Mais il y a bien pire que la dégradation possible du »hardware » cérébral : celle de son »software ». C’est à dire la façon que nous avons, individuellement ou collectivement, de réfléchir et de décider. Qu’on ne se méprenne pas sur ma démarche : il m’a fallu de très longues années de recherche, d’enseignement, de pratique, d’expériences (parfois cuisantes), d’observation et de réflexion pour aboutir à cette conclusion. De plus je suis bien loin d’être le plus compétent à exprimer cette idée.
La première cause de la régression intellectuelle c’est le système éducatif : non pas par la faute des enseignants qui font de leur mieux dans un cadre difficile, tendu ou coercitif, mais en raison des normes éducatives, imprégnées d’idéologies désastreuses : le pégagogisme, le relativisme, le superficialisme, l’internationalisme, l’utilitarisme professionnel, le technologisme, la négation du réel et de l’histoire. Ils sont nombreux ceux qui ont dénoncé cette décadence, de Jacqueline de Romilly à Brigehlli, de Michéa à Antoine Prost, sans oublier les enquêtes sur la baisse du niveau des élèves, PISA et Pirls. Mais ce qui parait être le plus grave ce n’est pas tant la baisse cognitive, aisément mesurable, que la baisse »intellective » non-étalonnable . Du Moyen Age, héritier de l’Antiquité, jusqu’au XIXe siècle, la base pédagogique se fondait essentiellement sur les disciplines du trivium et du quadrivium . Ces disciplines de base comportaient la grammaire, la dialectique (aristotélicienne, et donc la sémantique), et la rhétorique. Maîtriser le sens des concepts et des mots, et la façon de les associer logiquement selon la méthode de raisonnement de Descartes (ou encore de Spinoza, Stuart Mill). Rien de tout ceci n’est plus enseigné, même pas dans les facultés de droit, ni même désormais -nous dit un haut magistrat- à l’ENM qui privilégie à présent le »technico-juridisme » au détriment de »l’intelligence, le doute, l’humanité, l’écoute… » Supprimer l’ENA et l’ENM ne seraient pas, en soi, la solution : mais les réformer pour y privilégier le sens critique, l’observation du réel, le raisonnement (personnel), le sens du bien commun, la créativité seraient les urgences. On pourrait ajouter que le passage par l’ENA devrait interdirait aux serviteurs de l’état de faire de la politique ce qui conduit inévitablement au conflit d’intérêts, au carriérisme. Et que l’ENM n’accueillerait que des avocats ayant 20 ans de barre ; et que ces derniers devraient faire un stage de deux ans en tribunal avant d’exercer l’avocature. En définitive ce sont tous les concours de recrutement et l’accès aux postes de responsabilités qui sont à révolutionner tant la France est seule à les pratiquer avec les lamentables résultats que l’on voit.

→ Données extraites
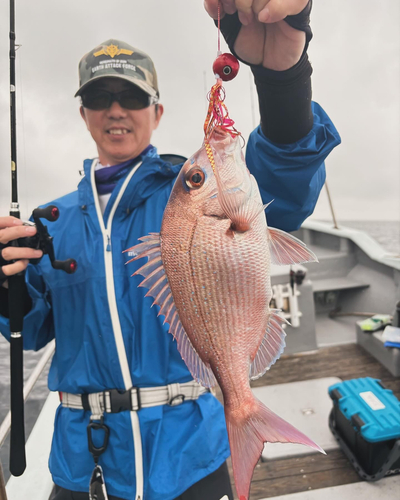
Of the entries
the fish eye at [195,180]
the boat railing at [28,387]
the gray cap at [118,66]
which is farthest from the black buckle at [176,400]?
the boat railing at [28,387]

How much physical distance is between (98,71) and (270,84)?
968 mm

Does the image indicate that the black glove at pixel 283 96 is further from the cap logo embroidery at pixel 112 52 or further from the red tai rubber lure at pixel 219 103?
the cap logo embroidery at pixel 112 52

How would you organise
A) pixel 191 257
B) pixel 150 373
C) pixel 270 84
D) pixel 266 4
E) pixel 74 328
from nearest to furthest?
1. pixel 266 4
2. pixel 191 257
3. pixel 270 84
4. pixel 150 373
5. pixel 74 328

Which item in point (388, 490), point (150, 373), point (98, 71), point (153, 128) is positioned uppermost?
point (98, 71)

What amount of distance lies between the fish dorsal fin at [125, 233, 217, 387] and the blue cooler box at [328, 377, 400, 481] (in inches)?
70.9

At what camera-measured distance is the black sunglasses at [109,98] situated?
173cm

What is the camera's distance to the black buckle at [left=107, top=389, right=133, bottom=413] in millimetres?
1464

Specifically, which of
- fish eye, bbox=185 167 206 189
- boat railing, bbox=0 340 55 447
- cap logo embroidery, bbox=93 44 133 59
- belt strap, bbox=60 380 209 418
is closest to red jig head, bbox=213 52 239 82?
fish eye, bbox=185 167 206 189

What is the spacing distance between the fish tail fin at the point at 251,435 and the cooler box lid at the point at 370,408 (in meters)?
1.73

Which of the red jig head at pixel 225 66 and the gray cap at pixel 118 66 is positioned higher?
the gray cap at pixel 118 66

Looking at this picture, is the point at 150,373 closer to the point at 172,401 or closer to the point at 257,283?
the point at 172,401

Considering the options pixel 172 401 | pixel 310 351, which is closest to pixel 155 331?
pixel 172 401

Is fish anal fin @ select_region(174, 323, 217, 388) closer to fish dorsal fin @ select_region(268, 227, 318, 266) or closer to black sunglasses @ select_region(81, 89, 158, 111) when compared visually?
fish dorsal fin @ select_region(268, 227, 318, 266)

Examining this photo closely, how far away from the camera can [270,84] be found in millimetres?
1144
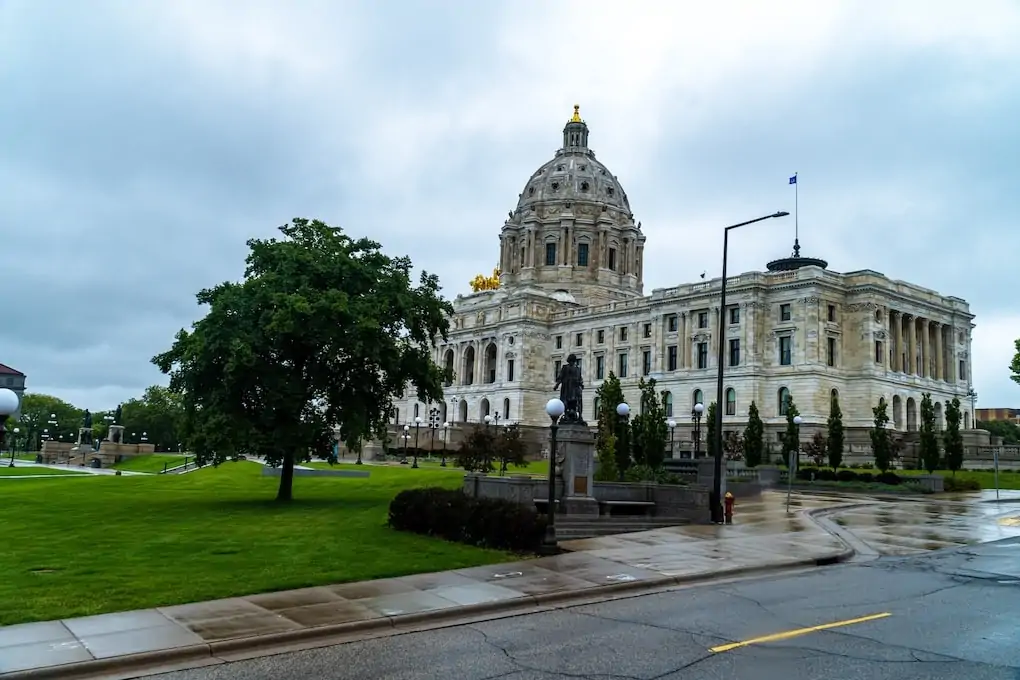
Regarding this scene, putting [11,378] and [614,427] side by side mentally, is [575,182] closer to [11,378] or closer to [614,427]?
[614,427]

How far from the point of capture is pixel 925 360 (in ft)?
288

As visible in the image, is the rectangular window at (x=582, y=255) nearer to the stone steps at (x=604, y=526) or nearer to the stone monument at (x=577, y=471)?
the stone steps at (x=604, y=526)

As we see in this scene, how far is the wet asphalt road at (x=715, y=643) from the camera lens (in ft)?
31.0

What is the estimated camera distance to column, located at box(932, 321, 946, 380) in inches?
3514

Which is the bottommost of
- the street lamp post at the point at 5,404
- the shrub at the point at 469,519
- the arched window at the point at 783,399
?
the shrub at the point at 469,519

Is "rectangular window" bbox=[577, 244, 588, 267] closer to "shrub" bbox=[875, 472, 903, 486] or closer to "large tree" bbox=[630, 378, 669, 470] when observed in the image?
"large tree" bbox=[630, 378, 669, 470]

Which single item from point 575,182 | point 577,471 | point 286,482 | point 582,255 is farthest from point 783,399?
point 577,471

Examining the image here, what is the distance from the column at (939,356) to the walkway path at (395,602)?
72.2 metres

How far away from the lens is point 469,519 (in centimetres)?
1980

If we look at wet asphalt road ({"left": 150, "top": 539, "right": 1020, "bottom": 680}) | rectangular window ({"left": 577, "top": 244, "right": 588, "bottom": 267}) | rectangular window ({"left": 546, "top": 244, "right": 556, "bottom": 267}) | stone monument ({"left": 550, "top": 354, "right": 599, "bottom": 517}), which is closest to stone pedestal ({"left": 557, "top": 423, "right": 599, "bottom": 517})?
stone monument ({"left": 550, "top": 354, "right": 599, "bottom": 517})

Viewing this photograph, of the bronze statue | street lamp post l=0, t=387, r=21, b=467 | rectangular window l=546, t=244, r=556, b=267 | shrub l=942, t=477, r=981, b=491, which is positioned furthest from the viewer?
rectangular window l=546, t=244, r=556, b=267

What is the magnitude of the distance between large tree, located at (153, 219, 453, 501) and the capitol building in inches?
1155

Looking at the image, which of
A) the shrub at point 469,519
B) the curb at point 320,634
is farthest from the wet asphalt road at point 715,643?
the shrub at point 469,519

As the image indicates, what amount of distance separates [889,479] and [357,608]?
1718 inches
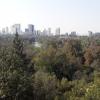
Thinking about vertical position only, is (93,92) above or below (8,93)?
above

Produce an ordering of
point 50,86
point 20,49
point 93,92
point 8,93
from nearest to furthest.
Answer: point 93,92
point 8,93
point 50,86
point 20,49

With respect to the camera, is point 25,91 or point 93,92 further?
point 25,91

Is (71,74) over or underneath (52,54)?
underneath

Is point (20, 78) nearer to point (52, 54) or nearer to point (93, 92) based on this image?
point (93, 92)

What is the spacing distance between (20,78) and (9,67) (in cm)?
435

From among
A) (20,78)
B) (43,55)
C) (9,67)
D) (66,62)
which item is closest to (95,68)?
(66,62)

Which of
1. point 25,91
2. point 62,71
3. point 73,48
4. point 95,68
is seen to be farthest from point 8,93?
point 73,48

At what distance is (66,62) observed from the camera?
36031mm

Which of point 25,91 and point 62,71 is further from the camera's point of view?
point 62,71

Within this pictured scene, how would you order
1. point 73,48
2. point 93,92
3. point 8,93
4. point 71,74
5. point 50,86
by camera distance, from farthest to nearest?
point 73,48, point 71,74, point 50,86, point 8,93, point 93,92

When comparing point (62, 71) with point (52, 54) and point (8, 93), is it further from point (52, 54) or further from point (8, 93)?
point (8, 93)

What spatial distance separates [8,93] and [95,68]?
1917 centimetres

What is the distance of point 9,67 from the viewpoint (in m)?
25.9

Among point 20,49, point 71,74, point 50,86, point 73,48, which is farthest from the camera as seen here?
point 73,48
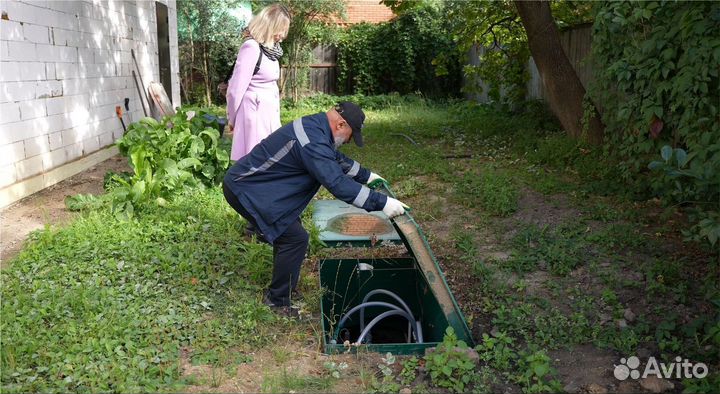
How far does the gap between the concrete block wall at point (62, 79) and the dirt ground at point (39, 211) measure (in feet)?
0.82

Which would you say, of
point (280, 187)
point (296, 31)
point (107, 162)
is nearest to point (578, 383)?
point (280, 187)

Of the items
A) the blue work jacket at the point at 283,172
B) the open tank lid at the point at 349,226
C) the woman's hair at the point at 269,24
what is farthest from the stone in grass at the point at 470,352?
the woman's hair at the point at 269,24

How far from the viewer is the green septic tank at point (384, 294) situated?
3682 millimetres

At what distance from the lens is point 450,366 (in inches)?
124

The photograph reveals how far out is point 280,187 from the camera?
3863mm

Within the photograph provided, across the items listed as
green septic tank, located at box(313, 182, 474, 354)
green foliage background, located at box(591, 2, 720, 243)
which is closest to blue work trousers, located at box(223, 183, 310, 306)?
green septic tank, located at box(313, 182, 474, 354)

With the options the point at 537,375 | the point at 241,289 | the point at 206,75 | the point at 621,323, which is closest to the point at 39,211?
the point at 241,289

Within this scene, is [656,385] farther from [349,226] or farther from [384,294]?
[349,226]

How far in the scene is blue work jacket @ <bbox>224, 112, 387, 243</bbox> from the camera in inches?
145

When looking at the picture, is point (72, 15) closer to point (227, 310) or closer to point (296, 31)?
point (227, 310)

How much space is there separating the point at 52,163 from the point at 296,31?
Answer: 11448 millimetres

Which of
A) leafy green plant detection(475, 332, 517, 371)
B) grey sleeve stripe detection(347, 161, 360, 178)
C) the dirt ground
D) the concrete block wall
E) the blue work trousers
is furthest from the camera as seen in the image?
the concrete block wall

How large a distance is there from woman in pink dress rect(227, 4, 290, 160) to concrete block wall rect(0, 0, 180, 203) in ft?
8.80

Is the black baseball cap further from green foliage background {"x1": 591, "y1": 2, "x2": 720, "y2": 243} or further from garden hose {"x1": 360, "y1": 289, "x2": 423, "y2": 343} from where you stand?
green foliage background {"x1": 591, "y1": 2, "x2": 720, "y2": 243}
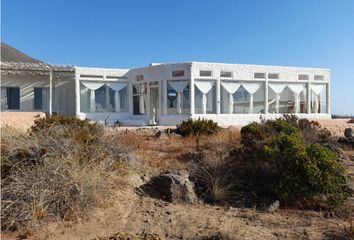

→ Énoncé A
D'après l'extrait sur la régression intellectuelle, sur quelles disciplines reposait la base pédagogique du Moyen Âge jusqu'au XIXe siècle ?
→ Énoncé B
Les affirmations suivantes sont-elles conformes à l'extrait sur la régression intellectuelle ? Pour chacune, répondez par oui ou non et citez les mots du texte qui tranchent.
(i) L'auteur rend les enseignants responsables de la régression intellectuelle.
(ii) Pour l'auteur, supprimer l'ENA et l'ENM ne serait pas, en soi, la solution.
(iii) L'auteur juge la baisse cognitive plus grave que la baisse intellective.
→ Énoncé C
Prolongez l'extrait sur la régression intellectuelle à partir de sa dernière phrase.

→ Réponse A
Sur les disciplines du trivium et du quadrivium.

→ Réponse B
(i) Non : « non pas par la faute des enseignants qui font de leur mieux dans un cadre difficile, tendu ou coercitif ».
(ii) Oui : « Supprimer l’ENA et l’ENM ne seraient pas, en soi, la solution ».
(iii) Non : « ce qui parait être le plus grave ce n’est pas tant la baisse cognitive, aisément mesurable, que la baisse »intellective » non-étalonnable ».

→ Réponse C
Mais le contexte social est aussi en cause : »Comment sommes nous devenus si cons ? » s’interroge de façon crue le linguiste Bentolila. Citons le : »Nous sommes devenus cons parce que nous avons renoncé à cultiver notre intelligence commune comme on cultive un champ pour nourrir les siens. Oubliés le questionnement ferme, le raisonnement rigoureux, la réfutation exigeante ; toutes activités tenues pour ringardes et terriblement ennuyeuses. Car c’est bien de cela qu’il s’agit : nous sommes devenus – parents, enseignants, politiques – incapables de mener les batailles nécessaires : celles dont on accepte de ne pas voir l’issue, en étant heureux que d’autres – nos élèves, nos enfants, nos rivaux d’aujourd’hui – les poursuivent parce qu’elles sont essentielles. Du » à quoi bon ! » au » après moi le déluge ! » il n’y a qu’un pas que nous franchissons chaque jour allégrement en nous vautrant dans la prévisibilité d’un audiovisuel débile, en nous abandonnant à l’aléatoire dangereux du web, en acceptant que notre école devienne une machine de reproduction sociale, en tolérant que nos politiques insultent quotidiennement notre intelligence, en laissant enfin abîmer le sacré jusqu’à en faire un masque hideux. Et nous livrons ainsi nos propres enfants à l’inculture et à la crédulité »… La plupart des médias, préoccupés des intérêts de leurs maîtres financiers, ou de l’audimat (ce qui est la même chose), entretiennent cet abaissement généralisé.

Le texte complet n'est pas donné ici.